Salmonflies

Searching for Salmonflies

Scouring river records for data on Montana’s biggest trout bugs. By Dave Stagliano

This story is featured in Montana Outdoors May–June 2011 issue

Every year in late spring, like kids anticipating the last day of school, trout anglers in western Montana await the annual salmonfly hatch. These 3-inch-long members of the stonefly family are so big and protein-packed that even hyperwary large trout lose all inhibition and rush to the surface in midday to attack floating deer hair or foam imitations. For anglers used to trout snubbing their dry flies, it can be fly-fishing nirvana.

Hitting the salmonfly hatch at the right time is part experience and part luck. Arrive too early and the fish are still focused on the insect’s underwater nymphal stage. Get there too late and trout have stuffed themselves on the “floating steaks,” as salmonfly adults are sometimes called, and have no interest in your artificial offering. What’s more, because the hatch often comes during peak runoff, rivers can be high and murky, making it hard to fish even if salmonflies are on the water.

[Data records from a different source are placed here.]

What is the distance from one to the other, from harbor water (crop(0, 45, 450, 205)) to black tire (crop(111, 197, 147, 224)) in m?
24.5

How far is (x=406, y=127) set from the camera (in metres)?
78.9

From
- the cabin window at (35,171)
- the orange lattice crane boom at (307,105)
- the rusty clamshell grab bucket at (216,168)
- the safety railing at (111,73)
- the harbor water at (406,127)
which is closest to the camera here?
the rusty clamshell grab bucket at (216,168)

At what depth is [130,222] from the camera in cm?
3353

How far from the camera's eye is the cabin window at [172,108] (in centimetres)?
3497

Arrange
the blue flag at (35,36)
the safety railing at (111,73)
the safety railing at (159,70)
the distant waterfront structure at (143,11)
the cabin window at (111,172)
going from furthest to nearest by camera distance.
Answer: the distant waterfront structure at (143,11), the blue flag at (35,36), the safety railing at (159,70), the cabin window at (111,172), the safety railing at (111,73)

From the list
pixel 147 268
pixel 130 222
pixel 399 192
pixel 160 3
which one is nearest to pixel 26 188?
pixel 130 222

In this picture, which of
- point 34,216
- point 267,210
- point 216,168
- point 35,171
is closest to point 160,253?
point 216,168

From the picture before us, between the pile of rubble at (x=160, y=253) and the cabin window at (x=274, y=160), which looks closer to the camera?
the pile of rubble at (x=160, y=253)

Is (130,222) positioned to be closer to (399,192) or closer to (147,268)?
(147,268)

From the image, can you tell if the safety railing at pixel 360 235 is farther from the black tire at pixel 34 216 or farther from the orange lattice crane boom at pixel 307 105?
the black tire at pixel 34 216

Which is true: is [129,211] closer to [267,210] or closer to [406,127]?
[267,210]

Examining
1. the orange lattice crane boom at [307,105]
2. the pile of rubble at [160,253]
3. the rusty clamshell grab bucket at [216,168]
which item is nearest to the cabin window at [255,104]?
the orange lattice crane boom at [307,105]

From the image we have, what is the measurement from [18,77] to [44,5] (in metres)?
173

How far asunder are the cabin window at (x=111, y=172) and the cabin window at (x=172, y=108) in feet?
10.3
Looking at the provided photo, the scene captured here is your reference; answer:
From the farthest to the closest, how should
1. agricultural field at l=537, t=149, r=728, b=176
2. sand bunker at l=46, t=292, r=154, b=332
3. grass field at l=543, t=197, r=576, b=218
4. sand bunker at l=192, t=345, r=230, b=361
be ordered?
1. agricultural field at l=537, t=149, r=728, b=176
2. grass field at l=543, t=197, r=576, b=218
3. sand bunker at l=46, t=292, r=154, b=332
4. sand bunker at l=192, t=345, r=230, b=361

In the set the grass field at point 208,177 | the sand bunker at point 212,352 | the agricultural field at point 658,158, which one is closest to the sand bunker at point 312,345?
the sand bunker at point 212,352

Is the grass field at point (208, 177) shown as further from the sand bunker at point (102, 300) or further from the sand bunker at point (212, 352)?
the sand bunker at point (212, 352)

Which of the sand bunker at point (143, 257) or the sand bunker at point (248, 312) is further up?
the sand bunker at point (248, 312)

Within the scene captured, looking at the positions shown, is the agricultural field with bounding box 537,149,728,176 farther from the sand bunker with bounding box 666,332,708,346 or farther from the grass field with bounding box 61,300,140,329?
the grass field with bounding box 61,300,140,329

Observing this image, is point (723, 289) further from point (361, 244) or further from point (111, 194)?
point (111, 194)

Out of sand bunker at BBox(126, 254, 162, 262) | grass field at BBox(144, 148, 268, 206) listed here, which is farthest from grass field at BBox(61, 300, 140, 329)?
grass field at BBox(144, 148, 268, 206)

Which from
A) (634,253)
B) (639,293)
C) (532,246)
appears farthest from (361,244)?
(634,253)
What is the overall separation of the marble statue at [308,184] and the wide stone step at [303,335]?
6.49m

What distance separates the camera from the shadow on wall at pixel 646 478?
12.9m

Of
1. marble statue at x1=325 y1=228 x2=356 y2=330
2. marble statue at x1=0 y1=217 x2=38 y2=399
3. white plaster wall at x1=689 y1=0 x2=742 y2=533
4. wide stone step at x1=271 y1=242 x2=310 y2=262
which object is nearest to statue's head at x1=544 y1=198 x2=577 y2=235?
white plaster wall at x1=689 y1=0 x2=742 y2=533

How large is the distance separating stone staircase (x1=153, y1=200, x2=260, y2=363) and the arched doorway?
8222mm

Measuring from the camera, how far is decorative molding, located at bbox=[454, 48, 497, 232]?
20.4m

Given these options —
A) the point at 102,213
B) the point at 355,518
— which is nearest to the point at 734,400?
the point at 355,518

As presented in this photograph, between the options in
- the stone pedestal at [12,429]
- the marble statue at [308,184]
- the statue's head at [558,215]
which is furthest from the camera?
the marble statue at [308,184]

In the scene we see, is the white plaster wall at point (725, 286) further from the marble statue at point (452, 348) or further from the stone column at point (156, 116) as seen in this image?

Because the hatch is so popular, Fish, Wildlife & Parks officials were concerned by recent reports from some anglers and guides that sal­monfly numbers appeared to be declining. “Especially on the Madison, Big Hole, and Yellowstone, the salmonfly hatch is a big deal,” says Travis Horton, FWP regional fisheries manager in Bozeman. “If they are in decline, we want to know, and to understand why. Like fish, salmonflies are a good indicator of aquatic health.”

In 2010 the department hired me to review existing information on salmonflies in Montana. As a longtime trout angler and aquatic ecologist, I knew that salmonfly numbers naturally fluctuate from year to year, based on a wide range of factors often related to water flow. During years of low flow, salmonflies have less habitat because more river bottom along shorelines is exposed to air. Also, water temperatures increase when flows are low, stressing salmonflies. And without flushing flows, silt clogs underwater cobbles where salmonflies live. But I also knew that aquatic insect populations can decline from human-caused factors, such as dissolved heavy metals or severe dewatering that dries up some river stretches.

Mining the Data
Montana contains three salmonfly species: the most commonly encountered giant salmonfly (Pteronarcys californica), the lesser-known American salmonfly (Pteronarcys dorsata), and their smaller cousin the least salmonfly (Pteronarcella badia). (The least salmonfly coexists with the other two species in some rivers. It can also survive in warmer water where trout are not found, so the species is less important to trout anglers.) The salmonfly’s common name refers to its orange (salmon flesh– colored) abdomen, leg joints, and several thorax joints.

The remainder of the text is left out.